He is also, unfortunately, under the thumb of his CEO.
His CEO practices Seagull Architecture. This is where a person swoops in, shits all over what you have been working on, and then flies away.
Why do some clients feel the need to attempt designing the building themselves? We are trained
The latest edict to come from this design genius is thus: we are to move the first floor coffee shop into the parking garage across the street. That’s right. The parking garage. In compliance with one of his prior sketches, we placed the coffee shop behind the elevators. He doesn’t like it there. Where he told us to place it. Yes, the parking garage would be muuuuuch better. Uh huh. Why don’t we just put a Starbucks cart in the dumpster yard? That would be cheaper.
And the saddest thing is, since he's the guy ultimately signing our check, we have to do it. We have to study it, and try to find some non-smartass way of showing him what an idiot he is for making this suggestion. Not that this strategy worked for the last big proclamation; after we spent four weeks working on the building, getting all the issues worked out, CEO swooped by and we ended up having to “just” rotate the building 180 degrees on the site. That was five weeks ago.
When I grow up, I want to be a CEO just like him. I want to have more power than sense, and an over-inflated ego to match.
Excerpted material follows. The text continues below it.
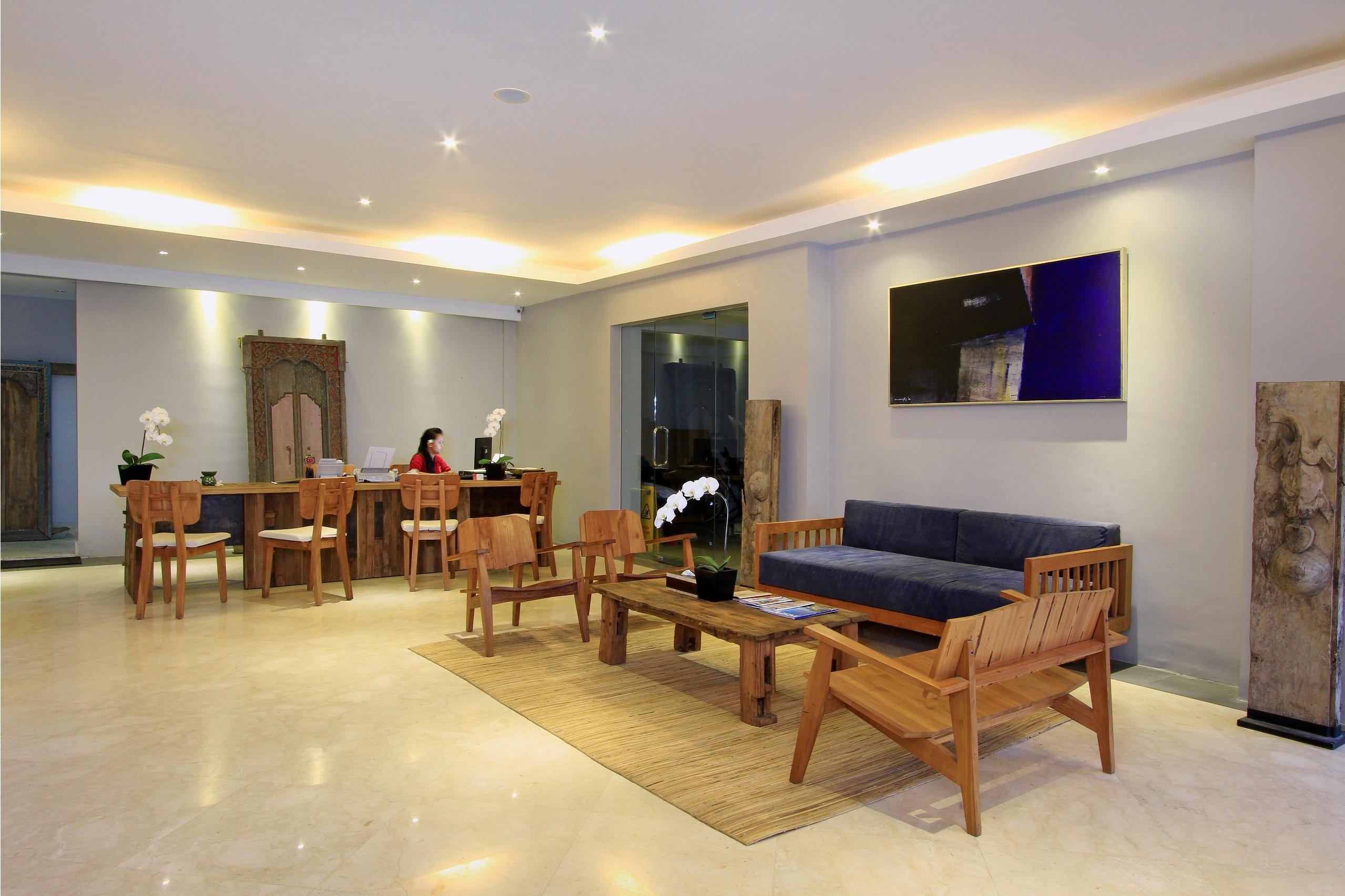 Puri Sebali Resort Ubud (Bali)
I want to stroll past peoples’ offices, make ridiculous demands, and watch as the poor souls cower and whimper. And I want to carry a whip.
Somehow, today I managed to attain a state of architectural zen. I believe it resulted from letting the wave of countless plan changes wash over me, instead of trying to swim against the sea of faxed sketches. My usual reaction to the next swell of changes is to become angry; enraged, even. Not so, this afternoon. I just let it flow right over.
Cough. I think I got saltwater up my nose.